This project demonstrates a comprehensive solution for detecting weapons, such as knives and guns, in images, videos, and live webcam feeds using the YOLOv8 object detection model. The system provides real-time notifications and actionable guidance through an integrated web application.
- Object Detection: Utilizes YOLOv8 for real-time identification of weapons.
- Web Application: Built with Flask, providing an intuitive interface for uploading media and viewing results.
- Real-Time Notifications: Sends alerts to users via Telegram when a weapon is detected.
- AI-Powered Guidance: Integrates CharacterAI to offer contextual suggestions upon detection.
- Versatility: Supports static images, video files, and live webcam feeds.
- YOLOv8: A state-of-the-art object detection model.
- Flask: Lightweight web framework for building the application interface.
- Telegram API: For sending instant notifications.
- CharacterAI: Provides AI-driven recommendations to users.
- OpenCV: For image and video processing.
- TensorFlow & PyTorch: Deep learning frameworks for training and fine-tuning detection models.

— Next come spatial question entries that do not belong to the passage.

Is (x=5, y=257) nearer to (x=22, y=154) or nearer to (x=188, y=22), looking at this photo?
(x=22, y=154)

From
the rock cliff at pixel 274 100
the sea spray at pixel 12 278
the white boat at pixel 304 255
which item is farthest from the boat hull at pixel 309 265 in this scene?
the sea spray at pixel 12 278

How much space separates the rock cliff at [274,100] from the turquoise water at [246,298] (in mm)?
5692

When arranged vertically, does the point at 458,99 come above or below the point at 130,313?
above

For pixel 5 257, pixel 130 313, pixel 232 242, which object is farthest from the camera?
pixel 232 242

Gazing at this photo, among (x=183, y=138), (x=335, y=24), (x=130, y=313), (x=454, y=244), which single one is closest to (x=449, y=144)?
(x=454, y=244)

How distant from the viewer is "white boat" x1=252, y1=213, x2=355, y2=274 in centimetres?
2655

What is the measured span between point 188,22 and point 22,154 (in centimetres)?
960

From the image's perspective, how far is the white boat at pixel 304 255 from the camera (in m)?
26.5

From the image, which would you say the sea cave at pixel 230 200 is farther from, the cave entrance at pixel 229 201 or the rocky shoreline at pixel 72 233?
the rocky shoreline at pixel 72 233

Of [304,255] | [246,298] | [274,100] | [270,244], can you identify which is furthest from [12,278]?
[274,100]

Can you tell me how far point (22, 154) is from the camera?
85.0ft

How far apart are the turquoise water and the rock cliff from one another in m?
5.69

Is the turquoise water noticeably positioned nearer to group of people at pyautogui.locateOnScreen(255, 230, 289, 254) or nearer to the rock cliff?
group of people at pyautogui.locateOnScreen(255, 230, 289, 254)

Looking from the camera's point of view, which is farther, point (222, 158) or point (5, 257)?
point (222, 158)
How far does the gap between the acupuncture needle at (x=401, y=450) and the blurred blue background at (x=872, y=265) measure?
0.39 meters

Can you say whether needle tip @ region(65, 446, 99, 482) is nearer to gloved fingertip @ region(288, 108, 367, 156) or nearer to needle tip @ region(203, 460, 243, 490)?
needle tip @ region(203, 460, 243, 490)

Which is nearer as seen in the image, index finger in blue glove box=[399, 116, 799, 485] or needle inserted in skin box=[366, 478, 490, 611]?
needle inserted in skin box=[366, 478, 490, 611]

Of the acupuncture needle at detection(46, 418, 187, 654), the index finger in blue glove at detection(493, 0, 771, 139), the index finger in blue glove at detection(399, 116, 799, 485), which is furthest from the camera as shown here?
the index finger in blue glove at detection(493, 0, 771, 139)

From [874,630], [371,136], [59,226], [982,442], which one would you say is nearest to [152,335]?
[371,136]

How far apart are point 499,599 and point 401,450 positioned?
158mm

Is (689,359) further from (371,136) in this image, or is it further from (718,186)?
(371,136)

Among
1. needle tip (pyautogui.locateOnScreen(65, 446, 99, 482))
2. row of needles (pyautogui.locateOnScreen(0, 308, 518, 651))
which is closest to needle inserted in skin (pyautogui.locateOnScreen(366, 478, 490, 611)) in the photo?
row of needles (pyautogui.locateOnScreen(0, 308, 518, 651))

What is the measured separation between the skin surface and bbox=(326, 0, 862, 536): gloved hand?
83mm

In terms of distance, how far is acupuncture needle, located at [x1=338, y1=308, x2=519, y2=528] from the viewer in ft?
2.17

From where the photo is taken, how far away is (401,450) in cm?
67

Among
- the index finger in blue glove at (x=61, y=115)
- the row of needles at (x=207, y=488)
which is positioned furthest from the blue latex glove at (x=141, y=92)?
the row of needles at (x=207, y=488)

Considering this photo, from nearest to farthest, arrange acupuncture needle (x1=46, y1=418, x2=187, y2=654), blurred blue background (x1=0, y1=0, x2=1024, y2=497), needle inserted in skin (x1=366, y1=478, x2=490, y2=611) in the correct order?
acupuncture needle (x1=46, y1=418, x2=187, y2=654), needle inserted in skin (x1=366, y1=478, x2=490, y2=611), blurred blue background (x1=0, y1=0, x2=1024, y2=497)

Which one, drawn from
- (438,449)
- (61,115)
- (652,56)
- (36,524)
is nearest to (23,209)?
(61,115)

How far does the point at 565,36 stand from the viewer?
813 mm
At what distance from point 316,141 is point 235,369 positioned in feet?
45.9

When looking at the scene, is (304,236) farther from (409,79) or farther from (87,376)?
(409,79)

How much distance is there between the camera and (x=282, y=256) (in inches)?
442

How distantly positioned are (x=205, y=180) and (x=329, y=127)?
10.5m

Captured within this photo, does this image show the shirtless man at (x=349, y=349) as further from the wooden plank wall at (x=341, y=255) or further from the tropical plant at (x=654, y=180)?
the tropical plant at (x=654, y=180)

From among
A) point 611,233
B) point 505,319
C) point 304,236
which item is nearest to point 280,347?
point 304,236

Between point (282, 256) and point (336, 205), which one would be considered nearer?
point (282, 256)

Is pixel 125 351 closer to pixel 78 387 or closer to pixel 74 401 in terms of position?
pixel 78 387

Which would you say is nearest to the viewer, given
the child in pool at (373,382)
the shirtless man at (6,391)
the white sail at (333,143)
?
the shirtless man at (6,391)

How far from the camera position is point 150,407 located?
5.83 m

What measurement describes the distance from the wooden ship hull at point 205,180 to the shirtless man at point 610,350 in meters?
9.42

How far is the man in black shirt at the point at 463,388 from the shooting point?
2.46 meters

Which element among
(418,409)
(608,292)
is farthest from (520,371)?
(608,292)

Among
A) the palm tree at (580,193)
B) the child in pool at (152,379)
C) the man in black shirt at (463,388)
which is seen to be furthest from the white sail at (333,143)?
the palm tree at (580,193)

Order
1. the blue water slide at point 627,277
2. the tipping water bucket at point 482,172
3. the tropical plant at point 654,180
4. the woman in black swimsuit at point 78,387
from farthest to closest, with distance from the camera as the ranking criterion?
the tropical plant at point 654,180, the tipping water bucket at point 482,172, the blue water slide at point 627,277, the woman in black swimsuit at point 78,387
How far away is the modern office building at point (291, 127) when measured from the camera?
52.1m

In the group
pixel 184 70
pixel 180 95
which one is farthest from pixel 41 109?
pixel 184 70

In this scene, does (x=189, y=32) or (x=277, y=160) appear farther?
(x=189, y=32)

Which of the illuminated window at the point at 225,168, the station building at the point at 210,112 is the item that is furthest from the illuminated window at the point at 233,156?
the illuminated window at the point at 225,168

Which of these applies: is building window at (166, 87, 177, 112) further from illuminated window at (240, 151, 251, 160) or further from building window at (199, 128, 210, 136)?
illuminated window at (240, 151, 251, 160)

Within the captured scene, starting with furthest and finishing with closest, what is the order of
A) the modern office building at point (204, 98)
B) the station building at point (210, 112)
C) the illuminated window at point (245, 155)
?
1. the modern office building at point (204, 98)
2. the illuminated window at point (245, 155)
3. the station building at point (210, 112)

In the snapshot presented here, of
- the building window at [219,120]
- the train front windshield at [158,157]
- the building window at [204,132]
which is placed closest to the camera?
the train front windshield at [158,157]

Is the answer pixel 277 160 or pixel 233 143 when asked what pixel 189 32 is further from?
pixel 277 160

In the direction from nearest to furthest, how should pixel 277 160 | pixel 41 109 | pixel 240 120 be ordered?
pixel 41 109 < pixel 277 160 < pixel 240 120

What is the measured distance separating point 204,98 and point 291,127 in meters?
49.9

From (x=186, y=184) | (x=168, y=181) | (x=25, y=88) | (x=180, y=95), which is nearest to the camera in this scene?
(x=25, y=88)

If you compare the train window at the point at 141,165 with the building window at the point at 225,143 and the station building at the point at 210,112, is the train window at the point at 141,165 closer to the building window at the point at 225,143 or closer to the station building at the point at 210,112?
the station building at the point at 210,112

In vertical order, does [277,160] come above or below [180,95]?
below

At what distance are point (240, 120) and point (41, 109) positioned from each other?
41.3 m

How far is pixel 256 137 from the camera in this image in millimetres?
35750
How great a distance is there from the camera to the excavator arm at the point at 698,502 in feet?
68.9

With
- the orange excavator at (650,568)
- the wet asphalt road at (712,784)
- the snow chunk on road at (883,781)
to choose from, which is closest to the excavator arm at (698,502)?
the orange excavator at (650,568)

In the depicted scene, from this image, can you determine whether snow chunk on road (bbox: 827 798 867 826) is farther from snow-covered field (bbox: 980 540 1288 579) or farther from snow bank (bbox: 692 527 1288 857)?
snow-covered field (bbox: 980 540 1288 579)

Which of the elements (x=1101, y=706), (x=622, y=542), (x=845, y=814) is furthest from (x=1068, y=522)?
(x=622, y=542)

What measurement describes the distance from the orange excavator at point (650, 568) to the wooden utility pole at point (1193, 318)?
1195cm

- Upload Media: Users can upload images or videos via the web interface or enable live webcam monitoring.
- Detection: The YOLOv8 model identifies weapons and marks them with bounding boxes.
- Notifications: Alerts are sent through Telegram with detection results and actionable suggestions.
- Real-Time Monitoring: The system provides live feedback for webcam streams.
This project is based on the Weapons and Knives Detector with YOLOv8 model by João Assalim.
I have utilized this model as a foundation and made modifications to adapt it for my use case, including integrating real-time notifications, a web interface, and AI-driven recommendations.